• _Exercise brief_
Each line of the material below should be retyped precisely as it appears.

***

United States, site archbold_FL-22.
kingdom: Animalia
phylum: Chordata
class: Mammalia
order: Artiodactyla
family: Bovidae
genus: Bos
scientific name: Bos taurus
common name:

***

• _Solution to this exercise_
United States, site archbold_FL-22.
kingdom: Animalia
phylum: Chordata
class: Mammalia
order: Artiodactyla
family: Bovidae
genus: Bos
scientific name: Bos taurus
common name:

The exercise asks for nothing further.